4.1. The junifer Pipeline¶
The junifer pipeline is the main execution path of junifer. It consists of five steps:
Data Grabber: Interpret the dataset and provide a list of files.
Data Reader: Read the files.
Preprocess: Prepare the files’ data for marker computation.
Marker Computation: Compute the marker(s).
Storage: Store the marker(s) values.
The element that is passed across the pipeline is called the Data Object.

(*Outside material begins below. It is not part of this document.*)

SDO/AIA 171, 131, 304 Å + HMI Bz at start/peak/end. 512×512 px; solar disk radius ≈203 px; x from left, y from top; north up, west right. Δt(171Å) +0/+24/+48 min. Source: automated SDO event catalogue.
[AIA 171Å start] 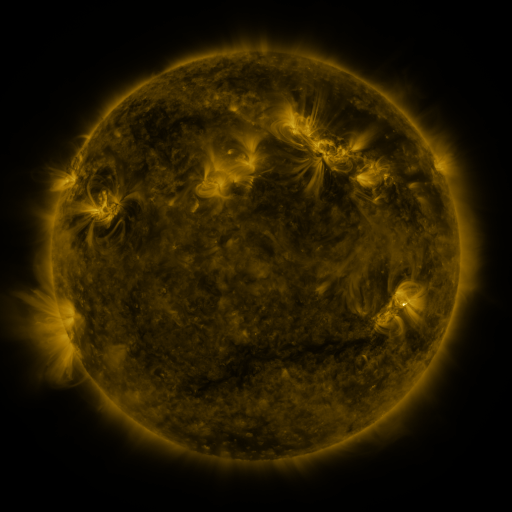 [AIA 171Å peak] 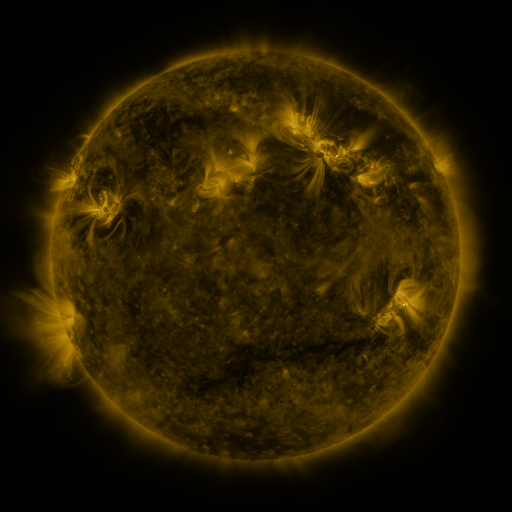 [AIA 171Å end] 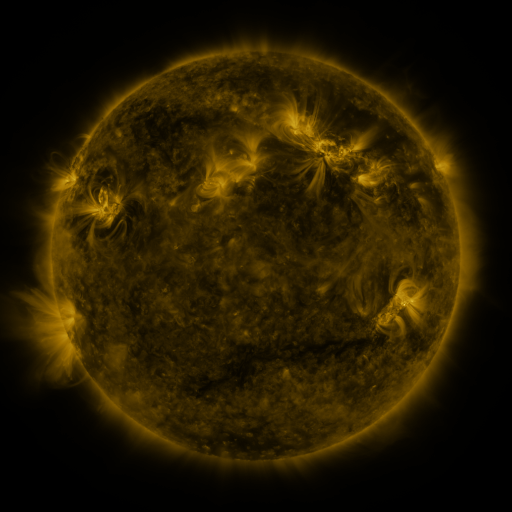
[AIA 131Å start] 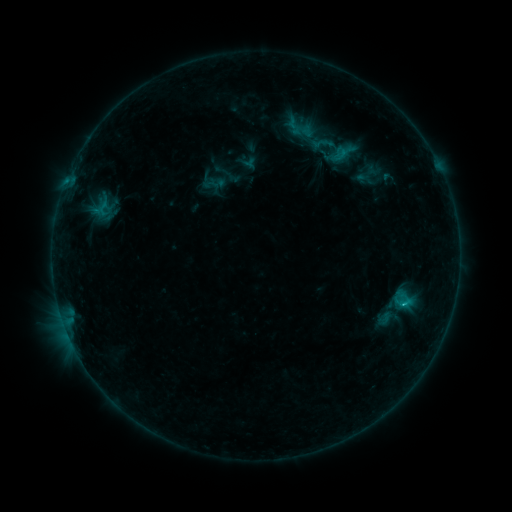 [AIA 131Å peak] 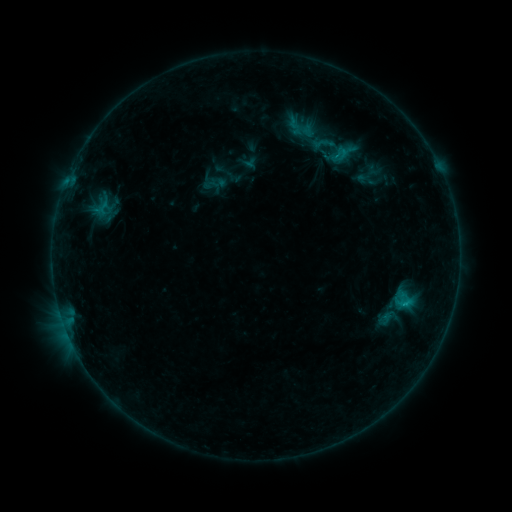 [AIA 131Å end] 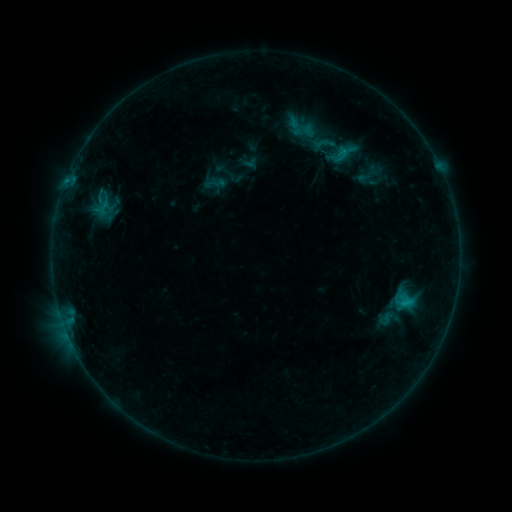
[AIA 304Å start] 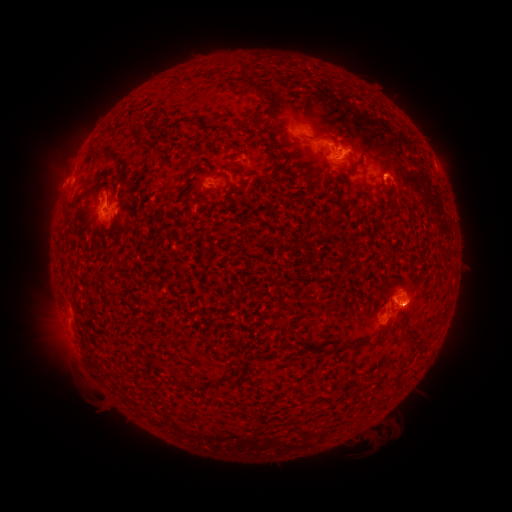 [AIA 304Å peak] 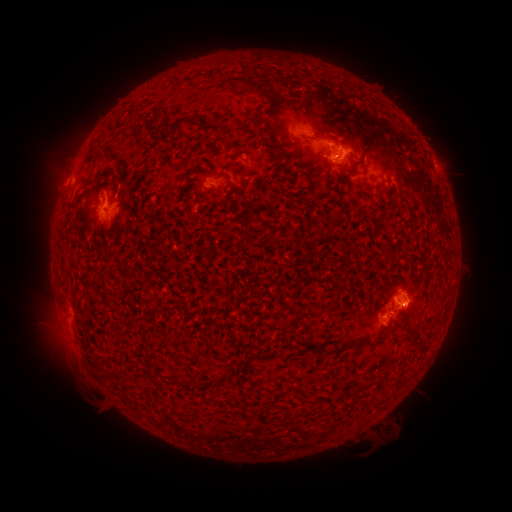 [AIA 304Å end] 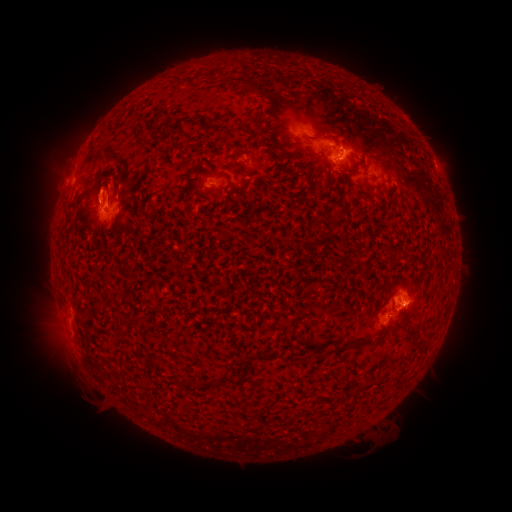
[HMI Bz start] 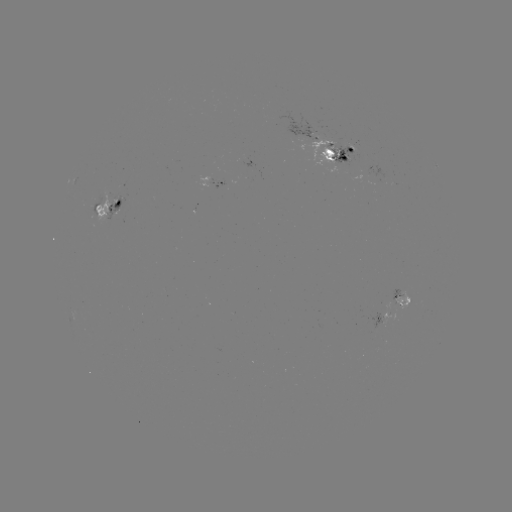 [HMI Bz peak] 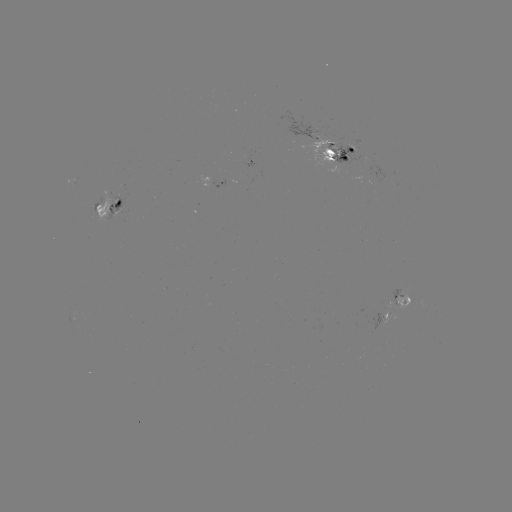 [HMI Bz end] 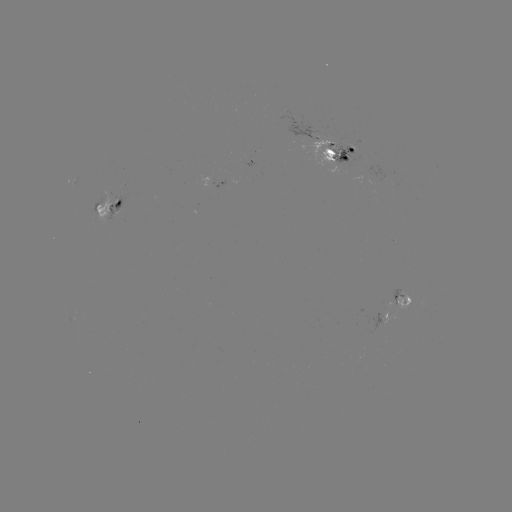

The following is a graphical representation of the pipeline:
flowchart LR
dg[Data Grabber]
dr[Data Reader]
pp[Preprocess]
mc[Marker Computation]
st[Storage]
dg --> dr
dr --> pp
pp --> mc
mc --> st
However, it is usually the case that several markers are computed for the same
data. Thus, the Marker Computation step of the pipeline is defined as a list
of markers. The following is a graphical representation of the pipeline execution
on multiple markers:
flowchart LR
dg[Data Grabber]
dr[Data Reader]
pp[Preprocess]
mc1[Marker Computation]
mc2[Marker Computation]
mc3[Marker Computation]
mc4[Marker Computation]
mc5[Marker Computation]
st1[Storage]
st2[Storage]
st3[Storage]
st4[Storage]
st5[Storage]
dg --> dr
dr --> pp
pp --> mc1
pp --> mc2
pp --> mc3
pp --> mc4
pp --> mc5
mc1 --> st1
mc2 --> st2
mc3 --> st3
mc4 --> st4
mc5 --> st5
Note
To avoid keeping in memory all of the computed marker, the storage step is called after each marker computation, releasing the memory used to compute each marker.